1. A method for detecting BoNT antigen in a sample comprising:

(a) reacting a sample suspected of having an antigen with a first antibody, Ab(A);

(b) washing the reaction mixture to remove unreacted antibody;

(c) reacting the Ab(A) linked antigen with a second antibody which is conjugated with biotin, Ab(B);

(d) washing the reaction mixture to remove unreacted antibody;

(e) reacting Ab(A)-antigen-Ab(B) with avidin linked to a chromogenic enzyme;

(f) washing the reaction mixture;

(g) reacting the chromogenic enzyme;

(h) measuring optical density of reaction and calculating concentration of antigen using a standard curve.

2. The method of claim 1 wherein said BoNT antigen is chosen from the group consisting of BoNT serotype A, BoNT serotype B, BoNT serotype F, and BoNT serotype E.

3. The method of claim 2 wherein said sample is chosen from the group consisting of: animal serum, food and dirt.

4. The method of claim 3 wherein the standard is assayed simultaneously along with the sample.

5. The method of claim 2 wherein said first antibody is bound to a solid support.

6. The method of claim 5 wherein said solid support is chosen from the group consisting of microtiter plate, membrane, and dipstick.

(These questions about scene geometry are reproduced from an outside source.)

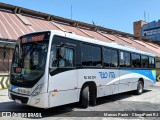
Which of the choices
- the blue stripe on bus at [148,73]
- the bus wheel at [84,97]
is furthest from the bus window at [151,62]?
the bus wheel at [84,97]

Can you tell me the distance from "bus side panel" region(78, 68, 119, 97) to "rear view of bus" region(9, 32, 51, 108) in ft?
6.29

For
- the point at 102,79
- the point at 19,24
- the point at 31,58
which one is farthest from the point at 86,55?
the point at 19,24

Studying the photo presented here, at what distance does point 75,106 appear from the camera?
983cm

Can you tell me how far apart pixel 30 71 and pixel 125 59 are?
263 inches

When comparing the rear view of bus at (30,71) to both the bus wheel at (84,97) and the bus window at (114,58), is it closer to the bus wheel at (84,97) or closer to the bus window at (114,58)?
the bus wheel at (84,97)

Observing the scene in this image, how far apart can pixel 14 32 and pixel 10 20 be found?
3627 millimetres

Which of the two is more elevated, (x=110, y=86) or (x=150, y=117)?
(x=110, y=86)

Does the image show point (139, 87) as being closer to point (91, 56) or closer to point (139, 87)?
point (139, 87)

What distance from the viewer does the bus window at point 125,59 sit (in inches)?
490

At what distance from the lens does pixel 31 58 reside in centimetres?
792

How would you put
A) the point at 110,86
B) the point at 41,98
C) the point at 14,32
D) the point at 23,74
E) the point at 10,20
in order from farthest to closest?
1. the point at 10,20
2. the point at 14,32
3. the point at 110,86
4. the point at 23,74
5. the point at 41,98

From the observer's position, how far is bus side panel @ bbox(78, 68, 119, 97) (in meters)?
9.17

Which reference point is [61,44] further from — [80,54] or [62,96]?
[62,96]

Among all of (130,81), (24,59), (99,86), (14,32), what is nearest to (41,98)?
(24,59)
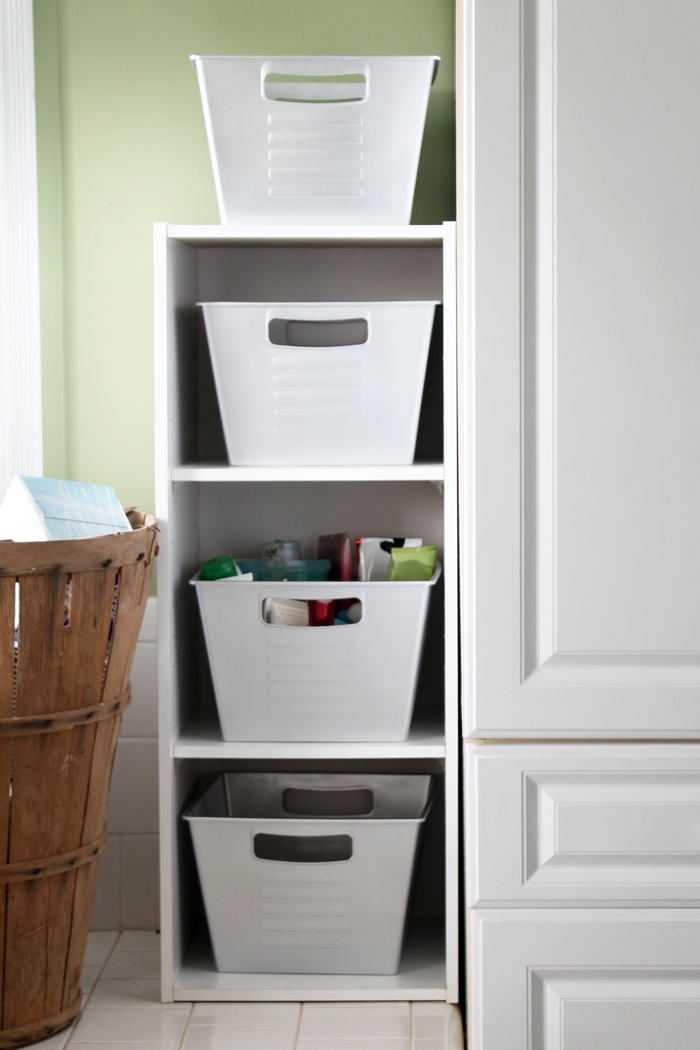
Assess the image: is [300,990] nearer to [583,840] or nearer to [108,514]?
[583,840]

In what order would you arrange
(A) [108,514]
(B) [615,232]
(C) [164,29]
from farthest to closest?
1. (C) [164,29]
2. (A) [108,514]
3. (B) [615,232]

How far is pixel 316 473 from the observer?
1.32 metres

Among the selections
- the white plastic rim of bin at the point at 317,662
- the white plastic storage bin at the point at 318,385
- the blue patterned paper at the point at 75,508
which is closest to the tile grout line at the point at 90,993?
the white plastic rim of bin at the point at 317,662

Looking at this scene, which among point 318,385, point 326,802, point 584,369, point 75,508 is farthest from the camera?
point 326,802

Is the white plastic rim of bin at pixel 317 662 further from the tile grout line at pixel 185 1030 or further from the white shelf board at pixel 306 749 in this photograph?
the tile grout line at pixel 185 1030

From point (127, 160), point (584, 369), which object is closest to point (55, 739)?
point (584, 369)

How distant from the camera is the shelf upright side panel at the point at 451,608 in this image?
4.20 ft

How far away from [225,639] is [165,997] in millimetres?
532

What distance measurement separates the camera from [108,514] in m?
1.27

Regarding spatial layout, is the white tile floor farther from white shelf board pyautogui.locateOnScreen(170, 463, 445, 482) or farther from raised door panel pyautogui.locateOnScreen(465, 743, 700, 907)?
white shelf board pyautogui.locateOnScreen(170, 463, 445, 482)

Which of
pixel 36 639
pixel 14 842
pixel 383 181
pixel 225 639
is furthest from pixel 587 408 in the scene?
pixel 14 842

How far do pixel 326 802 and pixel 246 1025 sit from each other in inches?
14.9

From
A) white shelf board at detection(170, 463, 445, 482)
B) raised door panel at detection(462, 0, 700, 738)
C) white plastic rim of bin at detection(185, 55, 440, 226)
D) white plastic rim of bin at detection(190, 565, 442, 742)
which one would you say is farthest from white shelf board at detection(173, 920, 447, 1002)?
white plastic rim of bin at detection(185, 55, 440, 226)

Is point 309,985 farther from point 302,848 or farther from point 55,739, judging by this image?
→ point 55,739
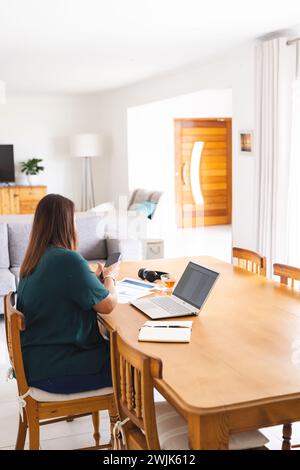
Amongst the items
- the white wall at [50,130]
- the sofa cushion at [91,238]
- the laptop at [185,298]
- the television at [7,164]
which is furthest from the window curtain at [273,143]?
the white wall at [50,130]

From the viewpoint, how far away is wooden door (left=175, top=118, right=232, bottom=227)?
10.8m

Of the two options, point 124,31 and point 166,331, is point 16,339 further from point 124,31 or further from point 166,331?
point 124,31

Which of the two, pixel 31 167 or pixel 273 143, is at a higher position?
pixel 273 143

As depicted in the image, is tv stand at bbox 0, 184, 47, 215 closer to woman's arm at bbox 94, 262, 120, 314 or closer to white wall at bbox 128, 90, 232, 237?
white wall at bbox 128, 90, 232, 237

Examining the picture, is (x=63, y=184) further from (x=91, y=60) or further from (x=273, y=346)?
(x=273, y=346)

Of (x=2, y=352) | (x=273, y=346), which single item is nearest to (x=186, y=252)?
(x=2, y=352)

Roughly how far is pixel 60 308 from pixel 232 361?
0.78 m

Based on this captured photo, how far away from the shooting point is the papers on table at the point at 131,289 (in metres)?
2.96

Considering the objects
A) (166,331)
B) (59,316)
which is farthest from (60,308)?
(166,331)

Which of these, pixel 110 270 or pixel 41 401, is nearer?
pixel 41 401

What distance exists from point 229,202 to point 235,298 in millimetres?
8682

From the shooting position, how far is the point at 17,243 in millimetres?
5613

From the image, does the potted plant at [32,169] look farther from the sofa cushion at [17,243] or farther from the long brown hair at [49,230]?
the long brown hair at [49,230]

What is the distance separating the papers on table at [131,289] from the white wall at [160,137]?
6.40m
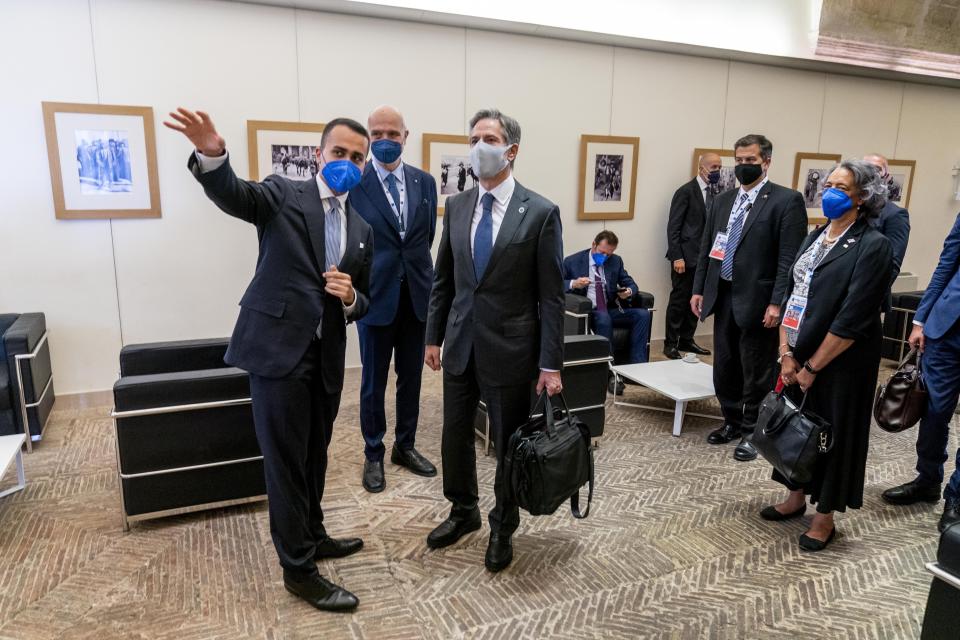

7. The method of claim 2 wherein said antibody is affinity-purified to heavy chain C-fragment of BoNT.

8. A test kit for the assay of BoNT antigen comprising:

one or more solutions containing a known concentration of free BoNT or complexed BoNT to serve as a standard;

a solution of a anti-BoNT antibody, and biotinylated anti-BoNT antibody affinity purified to the C-fragment of BoNT;

a chromogen which changes color or shade by action with biotin; and, optionally,

a solid support.

9. The kit according to claim 8 wherein said BoNT is chosen from the group consisting of BoNT serotype A, BoNT serotype B, BoNT serotype E, and BoNT serotype F.

10. A test kit of claim 8 wherein said kit further comprises test tubes for said solutions.